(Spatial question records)
----------------------------------------
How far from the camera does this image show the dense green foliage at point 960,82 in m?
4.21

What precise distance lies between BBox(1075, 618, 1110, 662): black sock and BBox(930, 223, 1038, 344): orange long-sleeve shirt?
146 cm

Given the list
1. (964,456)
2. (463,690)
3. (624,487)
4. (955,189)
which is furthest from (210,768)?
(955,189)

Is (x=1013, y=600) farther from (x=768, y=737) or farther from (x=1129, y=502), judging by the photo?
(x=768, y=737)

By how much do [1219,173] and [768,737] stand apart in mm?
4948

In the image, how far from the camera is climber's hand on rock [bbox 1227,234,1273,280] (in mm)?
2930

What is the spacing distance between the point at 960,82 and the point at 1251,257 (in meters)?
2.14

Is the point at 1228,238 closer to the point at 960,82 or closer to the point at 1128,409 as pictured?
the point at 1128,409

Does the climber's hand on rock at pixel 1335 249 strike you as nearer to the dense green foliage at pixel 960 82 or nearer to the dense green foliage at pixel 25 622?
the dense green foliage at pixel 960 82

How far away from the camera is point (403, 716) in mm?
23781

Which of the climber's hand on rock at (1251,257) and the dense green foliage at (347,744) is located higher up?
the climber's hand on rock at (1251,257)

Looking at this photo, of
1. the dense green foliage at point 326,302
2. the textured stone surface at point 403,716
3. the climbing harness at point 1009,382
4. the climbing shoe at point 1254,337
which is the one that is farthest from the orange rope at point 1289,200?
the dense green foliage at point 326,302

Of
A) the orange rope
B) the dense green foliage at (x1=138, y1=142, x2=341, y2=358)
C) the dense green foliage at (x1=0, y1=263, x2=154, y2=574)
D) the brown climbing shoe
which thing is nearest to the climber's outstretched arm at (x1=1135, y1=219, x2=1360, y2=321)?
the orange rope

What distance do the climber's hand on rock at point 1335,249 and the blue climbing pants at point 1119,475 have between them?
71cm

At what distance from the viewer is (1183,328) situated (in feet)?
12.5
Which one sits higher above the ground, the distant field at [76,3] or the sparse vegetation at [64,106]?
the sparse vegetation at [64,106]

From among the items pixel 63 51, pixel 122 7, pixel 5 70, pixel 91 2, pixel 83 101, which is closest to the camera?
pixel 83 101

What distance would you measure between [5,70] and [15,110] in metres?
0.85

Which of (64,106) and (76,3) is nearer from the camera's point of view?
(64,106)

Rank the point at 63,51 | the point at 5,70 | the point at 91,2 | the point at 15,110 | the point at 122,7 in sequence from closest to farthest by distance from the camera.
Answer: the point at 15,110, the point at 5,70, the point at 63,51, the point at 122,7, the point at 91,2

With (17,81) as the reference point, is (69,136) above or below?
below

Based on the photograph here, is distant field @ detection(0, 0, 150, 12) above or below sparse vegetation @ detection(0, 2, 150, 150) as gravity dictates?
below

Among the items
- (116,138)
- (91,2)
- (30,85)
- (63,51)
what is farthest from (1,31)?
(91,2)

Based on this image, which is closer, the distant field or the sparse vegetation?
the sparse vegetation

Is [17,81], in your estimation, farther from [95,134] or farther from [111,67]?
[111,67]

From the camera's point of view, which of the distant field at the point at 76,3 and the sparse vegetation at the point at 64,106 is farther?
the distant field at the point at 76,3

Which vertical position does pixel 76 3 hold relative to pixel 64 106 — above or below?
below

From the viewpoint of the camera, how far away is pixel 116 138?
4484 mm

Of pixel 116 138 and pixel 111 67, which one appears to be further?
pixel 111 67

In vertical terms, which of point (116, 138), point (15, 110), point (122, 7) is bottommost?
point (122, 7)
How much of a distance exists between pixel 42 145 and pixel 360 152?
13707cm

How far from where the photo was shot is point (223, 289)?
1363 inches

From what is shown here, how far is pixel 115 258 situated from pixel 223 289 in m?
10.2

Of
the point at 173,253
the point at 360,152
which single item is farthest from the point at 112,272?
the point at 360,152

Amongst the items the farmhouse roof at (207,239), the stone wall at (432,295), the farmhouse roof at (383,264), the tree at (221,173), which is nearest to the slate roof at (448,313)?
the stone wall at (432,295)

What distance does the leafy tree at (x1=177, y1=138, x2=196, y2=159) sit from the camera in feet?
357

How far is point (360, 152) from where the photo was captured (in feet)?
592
----------------------------------------
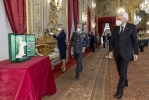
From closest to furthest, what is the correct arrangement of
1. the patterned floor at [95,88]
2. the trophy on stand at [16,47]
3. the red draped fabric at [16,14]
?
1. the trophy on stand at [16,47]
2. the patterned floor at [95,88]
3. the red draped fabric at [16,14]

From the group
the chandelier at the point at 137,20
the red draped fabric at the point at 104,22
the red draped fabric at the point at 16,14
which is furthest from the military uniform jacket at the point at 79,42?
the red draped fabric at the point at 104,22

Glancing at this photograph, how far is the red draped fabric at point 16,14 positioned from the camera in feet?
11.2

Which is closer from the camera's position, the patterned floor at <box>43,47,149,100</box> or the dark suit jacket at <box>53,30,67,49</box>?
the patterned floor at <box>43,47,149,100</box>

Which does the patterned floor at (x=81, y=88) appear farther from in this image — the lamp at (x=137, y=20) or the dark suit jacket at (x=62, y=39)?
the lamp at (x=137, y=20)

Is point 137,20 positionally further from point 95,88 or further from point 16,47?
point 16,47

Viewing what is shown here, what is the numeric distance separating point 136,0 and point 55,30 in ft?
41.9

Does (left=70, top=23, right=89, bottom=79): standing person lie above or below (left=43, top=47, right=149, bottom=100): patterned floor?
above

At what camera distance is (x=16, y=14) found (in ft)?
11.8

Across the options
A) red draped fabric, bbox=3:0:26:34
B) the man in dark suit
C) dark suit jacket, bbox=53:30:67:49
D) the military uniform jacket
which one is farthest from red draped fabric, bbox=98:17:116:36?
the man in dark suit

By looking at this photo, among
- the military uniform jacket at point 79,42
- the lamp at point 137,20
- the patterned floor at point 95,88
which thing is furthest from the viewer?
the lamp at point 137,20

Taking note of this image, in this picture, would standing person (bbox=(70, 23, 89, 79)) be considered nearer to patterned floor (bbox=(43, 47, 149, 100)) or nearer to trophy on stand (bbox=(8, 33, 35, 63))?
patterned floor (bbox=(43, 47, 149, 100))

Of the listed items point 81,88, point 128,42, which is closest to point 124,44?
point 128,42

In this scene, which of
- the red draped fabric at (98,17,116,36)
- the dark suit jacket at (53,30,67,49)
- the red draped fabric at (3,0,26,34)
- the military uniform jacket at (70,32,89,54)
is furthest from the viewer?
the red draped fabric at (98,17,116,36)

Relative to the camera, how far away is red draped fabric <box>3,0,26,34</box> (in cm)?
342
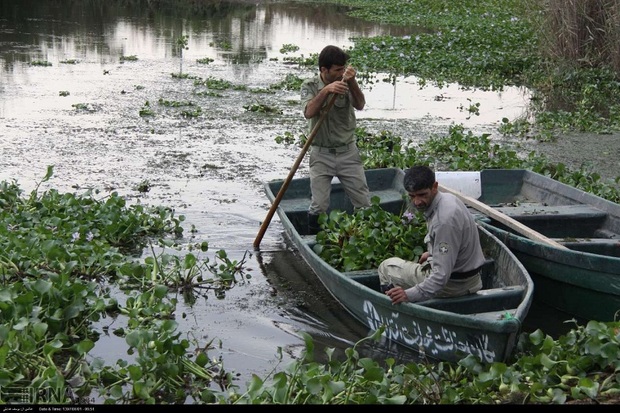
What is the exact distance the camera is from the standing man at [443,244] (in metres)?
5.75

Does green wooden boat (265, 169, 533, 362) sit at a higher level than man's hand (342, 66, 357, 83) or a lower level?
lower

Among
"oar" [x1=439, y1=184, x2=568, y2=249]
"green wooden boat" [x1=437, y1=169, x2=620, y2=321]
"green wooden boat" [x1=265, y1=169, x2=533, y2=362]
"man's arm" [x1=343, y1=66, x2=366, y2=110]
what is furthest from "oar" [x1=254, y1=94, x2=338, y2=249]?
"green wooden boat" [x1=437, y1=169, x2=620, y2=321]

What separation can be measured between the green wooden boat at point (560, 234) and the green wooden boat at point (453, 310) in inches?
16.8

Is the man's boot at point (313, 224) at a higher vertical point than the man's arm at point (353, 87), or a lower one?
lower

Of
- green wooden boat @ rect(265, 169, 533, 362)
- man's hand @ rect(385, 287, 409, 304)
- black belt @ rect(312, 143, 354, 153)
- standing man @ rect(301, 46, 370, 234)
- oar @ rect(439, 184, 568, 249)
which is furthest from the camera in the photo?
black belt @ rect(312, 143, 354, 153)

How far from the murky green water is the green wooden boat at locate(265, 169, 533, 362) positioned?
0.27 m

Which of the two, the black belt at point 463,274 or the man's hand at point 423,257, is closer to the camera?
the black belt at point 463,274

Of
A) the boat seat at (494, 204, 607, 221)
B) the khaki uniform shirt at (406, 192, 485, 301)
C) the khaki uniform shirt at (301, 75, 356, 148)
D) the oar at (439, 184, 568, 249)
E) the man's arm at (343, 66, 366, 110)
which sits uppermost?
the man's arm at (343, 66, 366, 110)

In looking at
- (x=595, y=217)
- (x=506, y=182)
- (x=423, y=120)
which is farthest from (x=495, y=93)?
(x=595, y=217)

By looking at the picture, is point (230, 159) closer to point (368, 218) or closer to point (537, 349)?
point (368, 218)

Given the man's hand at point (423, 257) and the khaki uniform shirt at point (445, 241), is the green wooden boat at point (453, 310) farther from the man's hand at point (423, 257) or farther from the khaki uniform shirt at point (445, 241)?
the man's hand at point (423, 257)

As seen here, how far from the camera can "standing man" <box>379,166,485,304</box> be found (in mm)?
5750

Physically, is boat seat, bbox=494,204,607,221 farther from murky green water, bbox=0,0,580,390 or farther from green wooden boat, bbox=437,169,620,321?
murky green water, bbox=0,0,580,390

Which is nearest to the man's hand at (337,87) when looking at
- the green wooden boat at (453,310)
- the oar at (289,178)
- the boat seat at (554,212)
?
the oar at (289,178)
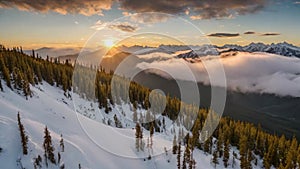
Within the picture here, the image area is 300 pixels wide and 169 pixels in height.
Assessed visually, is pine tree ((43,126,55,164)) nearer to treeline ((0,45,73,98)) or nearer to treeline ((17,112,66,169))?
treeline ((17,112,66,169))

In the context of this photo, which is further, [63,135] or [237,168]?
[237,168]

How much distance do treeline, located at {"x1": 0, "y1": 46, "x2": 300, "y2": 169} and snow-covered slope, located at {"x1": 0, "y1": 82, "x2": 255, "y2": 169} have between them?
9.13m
----------------------------------------
Return each line of the records above that contains the word "Based".

▶ [Response to this exercise]:
Based on the photograph here, is distant field @ detection(0, 0, 150, 12) above or below sparse vegetation @ detection(0, 2, 150, 150) as gravity dictates?
Based on this image, which is closer, the distant field or the sparse vegetation?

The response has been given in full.